Rising Third Year Nick Edds found his mentor and project idea at the PyCon conference. Upon hearing an inspiring talk by Python developer Collin Winter, Edds decided to get involved. He approached Winter, who, as luck had it, was interested in becoming a mentor for Google Summer of Code. With the support and advice of an industry insider, Edds' project proposal, improving the 2to3 tool for Python, was accepted. “[Working on the 2to3 tool] seemed like a pretty cool project and I had wanted to do something for Python. I had a bunch of ideas how to make it faster and got a bunch more from my mentor, so I knew I would have plenty of stuff to keep me occupied,” says Edds. "Plus, programming in Python is fun."

Adding to the difficulties of joining a new work environment was the project's start date: three weeks before the formal end of the University of Chicago spring quarter, forcing students to juggle both exams and a new job simultaneously. This, Edds admitted, was no piece of cake. "It was a little crazy the first few weeks," he said.

Krajcevski was even worse off. A participant in the spring quarter mathematics program at the University's Paris Center, he had to fight springtime fever in the City of Light to begin his project on time. It was nothing short of a herculean feat that had him ignoring all that Paris has to offer to instead scour papers and study the conventions of the Crystal Space engine, and in the end, he admits that his best efforts at concentration were not very successful because there was so much to do in Paris that he knew he wouldn't be able to do back in Chicago.

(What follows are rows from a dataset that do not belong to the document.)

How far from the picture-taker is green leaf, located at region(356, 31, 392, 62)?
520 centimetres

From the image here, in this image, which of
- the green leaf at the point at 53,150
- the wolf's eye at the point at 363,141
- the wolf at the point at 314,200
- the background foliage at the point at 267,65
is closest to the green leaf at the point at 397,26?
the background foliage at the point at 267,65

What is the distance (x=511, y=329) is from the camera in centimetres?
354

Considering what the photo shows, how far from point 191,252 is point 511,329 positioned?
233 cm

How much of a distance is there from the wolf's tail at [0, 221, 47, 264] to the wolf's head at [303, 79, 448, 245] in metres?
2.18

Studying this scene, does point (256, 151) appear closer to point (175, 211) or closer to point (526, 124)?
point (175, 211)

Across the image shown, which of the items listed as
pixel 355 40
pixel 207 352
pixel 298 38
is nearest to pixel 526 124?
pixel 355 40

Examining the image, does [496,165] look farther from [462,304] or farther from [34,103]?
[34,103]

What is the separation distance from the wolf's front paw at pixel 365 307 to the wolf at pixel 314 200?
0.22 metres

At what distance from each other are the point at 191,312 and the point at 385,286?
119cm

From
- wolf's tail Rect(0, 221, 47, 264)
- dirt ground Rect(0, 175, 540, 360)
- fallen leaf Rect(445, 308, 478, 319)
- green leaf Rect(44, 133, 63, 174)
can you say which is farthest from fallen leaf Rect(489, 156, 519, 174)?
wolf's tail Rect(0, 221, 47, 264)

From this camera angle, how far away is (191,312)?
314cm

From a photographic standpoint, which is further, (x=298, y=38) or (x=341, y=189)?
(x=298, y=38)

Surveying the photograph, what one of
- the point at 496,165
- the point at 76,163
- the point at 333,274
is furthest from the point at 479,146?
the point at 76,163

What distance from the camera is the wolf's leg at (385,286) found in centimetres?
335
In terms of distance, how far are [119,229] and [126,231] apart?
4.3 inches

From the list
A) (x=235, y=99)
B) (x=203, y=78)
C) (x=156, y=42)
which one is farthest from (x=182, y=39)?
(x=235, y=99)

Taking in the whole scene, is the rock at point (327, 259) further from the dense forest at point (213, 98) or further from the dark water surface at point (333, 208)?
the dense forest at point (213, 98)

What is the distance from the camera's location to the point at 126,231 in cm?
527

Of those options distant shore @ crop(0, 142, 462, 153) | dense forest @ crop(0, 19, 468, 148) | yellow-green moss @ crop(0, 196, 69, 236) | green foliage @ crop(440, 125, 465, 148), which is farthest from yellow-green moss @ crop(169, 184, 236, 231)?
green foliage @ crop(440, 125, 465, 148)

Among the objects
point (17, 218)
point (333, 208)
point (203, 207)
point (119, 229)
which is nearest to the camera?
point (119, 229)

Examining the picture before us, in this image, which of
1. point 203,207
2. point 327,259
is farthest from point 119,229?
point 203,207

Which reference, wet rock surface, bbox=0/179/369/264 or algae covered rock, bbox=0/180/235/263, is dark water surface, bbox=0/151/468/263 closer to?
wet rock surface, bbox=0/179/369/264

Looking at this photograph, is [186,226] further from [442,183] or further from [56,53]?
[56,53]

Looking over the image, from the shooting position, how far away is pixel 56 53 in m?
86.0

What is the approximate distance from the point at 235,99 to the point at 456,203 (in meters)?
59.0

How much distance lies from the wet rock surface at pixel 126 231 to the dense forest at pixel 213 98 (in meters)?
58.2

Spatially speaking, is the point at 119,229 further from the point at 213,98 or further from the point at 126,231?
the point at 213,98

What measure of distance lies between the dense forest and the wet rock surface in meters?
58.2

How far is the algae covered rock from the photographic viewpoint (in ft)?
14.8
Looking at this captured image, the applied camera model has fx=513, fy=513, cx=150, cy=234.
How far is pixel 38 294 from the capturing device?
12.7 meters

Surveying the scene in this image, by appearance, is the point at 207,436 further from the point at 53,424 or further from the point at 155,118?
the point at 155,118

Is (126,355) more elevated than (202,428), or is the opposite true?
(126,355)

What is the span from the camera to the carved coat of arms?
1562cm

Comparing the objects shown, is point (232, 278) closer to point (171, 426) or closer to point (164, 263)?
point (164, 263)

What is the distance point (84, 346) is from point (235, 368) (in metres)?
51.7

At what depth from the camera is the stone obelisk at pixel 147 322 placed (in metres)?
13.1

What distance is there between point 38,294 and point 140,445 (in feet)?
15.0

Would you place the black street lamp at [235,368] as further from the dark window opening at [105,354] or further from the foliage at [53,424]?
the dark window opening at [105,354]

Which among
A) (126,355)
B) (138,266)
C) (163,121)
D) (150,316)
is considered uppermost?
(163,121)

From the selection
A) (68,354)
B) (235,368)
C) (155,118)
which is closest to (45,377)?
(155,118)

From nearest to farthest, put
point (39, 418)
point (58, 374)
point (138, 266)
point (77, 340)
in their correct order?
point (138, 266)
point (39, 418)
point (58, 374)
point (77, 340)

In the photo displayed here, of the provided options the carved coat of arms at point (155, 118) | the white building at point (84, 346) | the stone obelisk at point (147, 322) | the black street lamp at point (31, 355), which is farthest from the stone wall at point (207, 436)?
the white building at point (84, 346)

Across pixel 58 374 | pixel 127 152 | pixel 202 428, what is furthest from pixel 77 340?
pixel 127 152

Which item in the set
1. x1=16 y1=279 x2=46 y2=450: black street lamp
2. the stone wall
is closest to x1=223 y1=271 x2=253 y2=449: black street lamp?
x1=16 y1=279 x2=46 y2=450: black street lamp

Despite the hectic start, Kracjevski, as with most of the students, reports being on schedule and pleased with his work. "I'm one-hundred percent satisfied with everything that's been going on so far," he says of his project, the real-time rendering of water meshes in 3-d graphics. He's trying to create a framework that allows developers to vary the various properties of the waves.

The project idea was originally conceived at the end of the department's Computer Graphics class, "the best class" Kracjevski has ever taken. He's been dreaming of being a video game designer since the age of eleven, and his graphics project fits in perfectly with his future career plans. Luckily for him, he remembered a classmate in his Graphics project mention Google Summer of Code just in time to submit an application before the program deadline.

But don't be fooled by the enthusiasm. Some of these coding projects might be fun and games, but they are still serious work and require a lot of learning. Kracjevski, already a double major in Mathematics and Computer Science, rates the program as much more difficult than his already demanding College coursework because he has to integrate his work into an already functioning program.

And don't forget the background reading required to prepare for working with coders far more experienced and versed in the local conventions. "I had to do a lot of reading so I could get used to local conventions. A lot of papers; everybody has their own method for calculating water meshes," says Kracjevski.

Lewis agreed that there was a steep learning curve in the beginning. "The most difficult part of my project thus far has been understanding the various relevant parts of Vim's source code well enough to dive in and work," he says. "Vim has a very mature code base with many contributors, so its not always very easy to understand what's going on."

Sometimes not understanding can lead to embarrassment. In an email to his mentor, Kracjevski mispelled 'torus' as 'Taurus'; the reply simply linked him to a Google image search of the zodiac sign. "Embarassing things happen everyday because I ask questions that are apparently easy but I've never done it. It's kind of intimidating working on this project with these guys who've been working on this project for ages and I'm just this new guy coming in. "

Perhaps the most stressful period is the evaluations, which determine whether or not they will be paid. Google doles out a small sum of money upon acceptance, then half of the remaining money during mid-term evaluations in July, and waits until the completion of the project on September 1st before again paying its developers, a schedule that translates into much stress for students.

But worst of all, says Kracjevski: "You have to pass the evaluations and complete the program to get the t-shirt."